Option 1: AMD MI300X — DeepSeek-V3 Full Model (FP8)
DeepSeek officially supports this. Their repo targets exactly this config.
Setup (ROCm path)
# On your AMD Dev Cloud instance ($2/hr — ~$3-4/hr for MI300X nodes)
# Check what you have
rocm-smi
rocminfo | grep "gfx" # Should be gfx942 for MI300X
# Clone DeepSeek-V3 inference repo
git clone https://github.com/deepseek-ai/DeepSeek-V3.git
cd DeepSeek-V3/inference
# Install deps (ROCm-compatible)
pip install torch --index-url https://download.pytorch.org/whl/rocm6.1
pip install transformers accelerate safetensors
pip install flashinfer # may need ROCm build
# Download model (FP8 checkpoint ~380GB)
# From HuggingFace — needs HF_TOKEN
pip install huggingface_hub
python -c "
from huggingface_hub import snapshot_download
snapshot_download(
repo_id='deepseek-ai/DeepSeek-V3',
local_dir='/mnt/data/deepseek-v3',
ignore_patterns=['*.pt'], # prefer safetensors
)
"
Run inference (single MI300X, FP8)
# Using their official inference script
cd DeepSeek-V3/inference
python generate.py \
--ckpt-path /mnt/data/deepseek-v3 \
--config configs/config_671B.json \
--interactive \
--max-new-tokens 512 \
--temperature 0.7
vLLM path (recommended for serving)
# vLLM has first-class MI300X support as of v0.4+
pip install vllm
vllm serve deepseek-ai/DeepSeek-V3 \
--dtype fp8 \
--max-model-len 8192 \
--gpu-memory-utilization 0.92 \
--tensor-parallel-size 1 # single MI300X
Option 2: H200 — Multi-GPU Setup
Single H200 (141GB) can’t fit V3 in FP8 (needs ~380GB). You need tensor parallelism.
2x H200 = 282GB — tight but works
# Using vLLM with tensor parallelism
vllm serve deepseek-ai/DeepSeek-V3 \
--dtype fp8 \
--tensor-parallel-size 2 \
--max-model-len 4096 \
--gpu-memory-utilization 0.90
# Or with their native inference (fp8, tp=2)
python generate.py \
--ckpt-path /mnt/data/deepseek-v3 \
--tp 2 \
--dtype fp8 \
--interactive
4x H200 = 564GB — comfortable, can do BF16 MoE layers
vllm serve deepseek-ai/DeepSeek-V3 \
--dtype bfloat16 \
--tensor-parallel-size 4 \
--max-model-len 32768 # full context now viable
Option 3: SGLang (Best for DeepSeek MLA Architecture)

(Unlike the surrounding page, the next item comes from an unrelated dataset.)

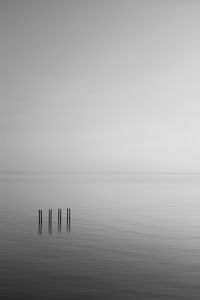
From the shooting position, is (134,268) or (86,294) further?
(134,268)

SGLang has specific optimizations for DeepSeek’s MLA (Multi-head Latent Attention) — the KV cache compression trick that makes V3/V4 memory-efficient. Better than vLLM for this arch.
pip install sglang[all]
# Single MI300X
python -m sglang.launch_server \
--model-path deepseek-ai/DeepSeek-V3 \
--tp 1 \
--dtype fp8 \
--port 30000 \
--mem-fraction-static 0.88 \
--enable-mla # MLA-specific KV cache optimization
# Client
python -c "
import sglang as sgl
@sgl.function
def pipeline(s, prompt):
s += sgl.user(prompt)
s += sgl.assistant(sgl.gen('response', max_new_tokens=512))
sgl.set_default_backend(sgl.RuntimeEndpoint('http://localhost:30000'))
state = pipeline.run(prompt='Explain transformer attention from scratch')
print(state['response'])
"
Architecture Reminder: Why MLA Matters on These GPUs
DeepSeek-V3 uses Multi-head Latent Attention — it compresses KV cache by projecting keys/values into a low-rank latent space:
Standard MHA KV cache: 2 × n_heads × d_head × seq_len × bytes
MLA KV cache: d_c × seq_len × bytes # d_c << n_heads × d_head
For V3: d_c = 512 vs n_heads × d_head = 128 × 128 = 16384 — that’s 32x KV cache reduction. This is why V3 can serve long contexts on MI300X that would OOM on equivalent VRAM with standard MHA.
Recommendation for Your Setup
| Goal | Best Option |
|---|---|
| Quick experiment, single GPU | MI300X + SGLang + FP8 |
| Production serving | 2x MI300X + SGLang TP=2 |
| H200 access | 4x H200 + vLLM TP=4 + FP8 |
| Budget-conscious | MI300X 1x, $2-4/hr, FP8 only |
Your AMD Dev Cloud MI300X is the right machine for this. Single node, single GPU, FP8 — DeepSeek-V3 fits (barely, ~92% utilization) and SGLang’s MLA optimization means you get decent throughput. Start there.